━━━━━ EXTRACTED TEXT
ZenML

Managing Context in Long-Run Agentic Security Investigation Systems

Slack 2026
View original source

Slack developed a multi-agent AI system for automating security investigations that must maintain coherence across hundreds of inference requests and megabytes of output. The challenge was managing context windows and alignment across multiple specialized agents (Director, Experts, and Critic) working collaboratively over extended investigation periods. Their solution implements three complementary context channels: a Director's Journal for structured working memory, a Critic's Review with credibility-scored findings, and a Critic's Timeline for consolidated chronological evidence. This approach eliminates the need for extensive message history passing between agent invocations, instead relying on online context summarization that maintains alignment while preserving specialized agent roles. The system successfully handles complex investigations spanning multiple rounds, with the Critic filtering out approximately 26% of findings that don't meet plausibility thresholds, enabling more trustworthy automated security analysis.

Industry

Tech

Technologies

Overview

This case study from Slack describes their production implementation of a sophisticated multi-agent LLM system designed to automate security investigations. Published in April 2026, this represents the second article in a series detailing their agentic security investigation service. The system demonstrates advanced LLMOps practices for managing long-running agentic applications that can span hundreds of inference requests and generate megabytes of output—a challenge that goes well beyond typical short-run agent applications.
━━━━━━━━━━
━━━━━ RECORD SET
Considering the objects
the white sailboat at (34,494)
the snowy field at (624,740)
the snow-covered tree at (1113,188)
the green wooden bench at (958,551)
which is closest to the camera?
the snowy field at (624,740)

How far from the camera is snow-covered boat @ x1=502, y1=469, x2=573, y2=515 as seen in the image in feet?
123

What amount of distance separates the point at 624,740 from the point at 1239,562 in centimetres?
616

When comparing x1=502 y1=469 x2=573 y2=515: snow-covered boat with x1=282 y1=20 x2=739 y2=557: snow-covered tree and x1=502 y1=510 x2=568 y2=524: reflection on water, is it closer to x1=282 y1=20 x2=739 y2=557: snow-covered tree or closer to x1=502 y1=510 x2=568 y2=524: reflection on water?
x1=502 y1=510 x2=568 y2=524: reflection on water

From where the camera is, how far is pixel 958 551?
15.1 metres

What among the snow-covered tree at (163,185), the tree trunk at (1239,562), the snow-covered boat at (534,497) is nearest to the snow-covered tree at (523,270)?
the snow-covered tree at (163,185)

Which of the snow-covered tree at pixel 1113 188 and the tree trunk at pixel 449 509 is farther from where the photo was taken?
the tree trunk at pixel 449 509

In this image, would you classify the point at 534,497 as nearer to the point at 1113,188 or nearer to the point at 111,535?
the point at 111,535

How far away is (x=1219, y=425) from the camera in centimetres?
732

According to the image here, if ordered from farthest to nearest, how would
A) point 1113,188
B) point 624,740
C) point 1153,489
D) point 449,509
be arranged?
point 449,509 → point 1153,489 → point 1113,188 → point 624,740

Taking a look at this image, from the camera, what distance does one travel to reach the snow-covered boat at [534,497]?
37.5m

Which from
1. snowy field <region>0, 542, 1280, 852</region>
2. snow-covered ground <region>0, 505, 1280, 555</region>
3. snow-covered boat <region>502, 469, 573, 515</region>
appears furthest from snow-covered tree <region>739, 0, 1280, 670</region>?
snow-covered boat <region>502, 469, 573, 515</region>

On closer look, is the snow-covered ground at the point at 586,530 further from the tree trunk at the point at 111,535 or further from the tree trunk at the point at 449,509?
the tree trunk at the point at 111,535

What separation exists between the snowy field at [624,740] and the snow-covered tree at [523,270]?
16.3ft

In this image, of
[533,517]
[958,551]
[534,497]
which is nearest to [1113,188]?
━━━━━━━━━━
━━━━━ RECORD SET
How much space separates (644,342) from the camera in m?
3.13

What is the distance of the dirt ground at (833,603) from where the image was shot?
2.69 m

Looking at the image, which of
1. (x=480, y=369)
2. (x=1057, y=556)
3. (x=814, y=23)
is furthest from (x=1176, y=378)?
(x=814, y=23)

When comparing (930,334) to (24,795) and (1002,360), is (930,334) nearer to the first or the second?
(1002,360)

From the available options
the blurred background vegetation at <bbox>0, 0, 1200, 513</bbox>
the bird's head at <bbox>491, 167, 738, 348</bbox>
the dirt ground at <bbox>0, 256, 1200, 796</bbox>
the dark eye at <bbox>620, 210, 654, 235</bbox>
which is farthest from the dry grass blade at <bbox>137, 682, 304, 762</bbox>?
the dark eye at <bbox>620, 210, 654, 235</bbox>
━━━━━━━━━━
━━━━━ RECORD SET
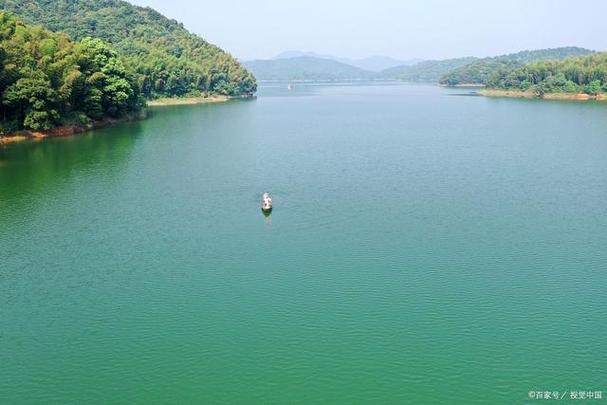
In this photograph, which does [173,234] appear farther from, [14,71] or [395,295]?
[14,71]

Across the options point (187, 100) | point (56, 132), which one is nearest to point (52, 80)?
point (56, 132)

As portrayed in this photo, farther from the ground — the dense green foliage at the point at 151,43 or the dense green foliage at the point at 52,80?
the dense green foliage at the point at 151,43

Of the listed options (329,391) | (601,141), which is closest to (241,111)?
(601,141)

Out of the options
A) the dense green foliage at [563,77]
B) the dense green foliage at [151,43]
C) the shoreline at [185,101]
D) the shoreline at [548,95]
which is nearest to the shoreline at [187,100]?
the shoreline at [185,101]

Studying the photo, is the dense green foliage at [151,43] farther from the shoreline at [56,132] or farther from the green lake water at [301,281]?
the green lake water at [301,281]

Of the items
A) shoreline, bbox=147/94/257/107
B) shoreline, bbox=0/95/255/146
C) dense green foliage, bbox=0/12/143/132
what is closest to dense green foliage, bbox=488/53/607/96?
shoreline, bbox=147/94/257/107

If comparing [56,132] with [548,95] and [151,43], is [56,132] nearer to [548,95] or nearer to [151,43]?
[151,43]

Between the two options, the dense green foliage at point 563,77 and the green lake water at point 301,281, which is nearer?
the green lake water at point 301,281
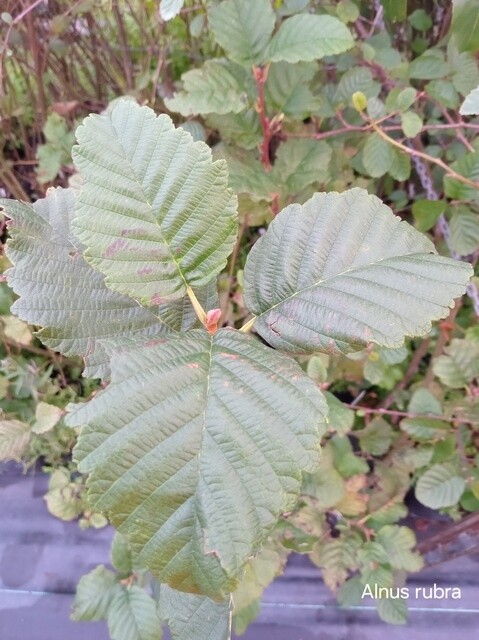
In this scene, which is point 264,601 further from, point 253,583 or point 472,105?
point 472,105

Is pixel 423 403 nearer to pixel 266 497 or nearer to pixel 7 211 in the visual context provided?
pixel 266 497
━━━━━━━━━━
REQUIREMENT | Reproduce the Slack case study text starting at "This case study" and ending at "short-run agent applications.", substituting "model calls" for "inference requests".

FINISHED TASK |
This case study from Slack describes their production implementation of a sophisticated multi-agent LLM system designed to automate security investigations. Published in April 2026, this represents the second article in a series detailing their agentic security investigation service. The system demonstrates advanced LLMOps practices for managing long-running agentic applications that can span hundreds of model calls and generate megabytes of output—a challenge that goes well beyond typical short-run agent applications.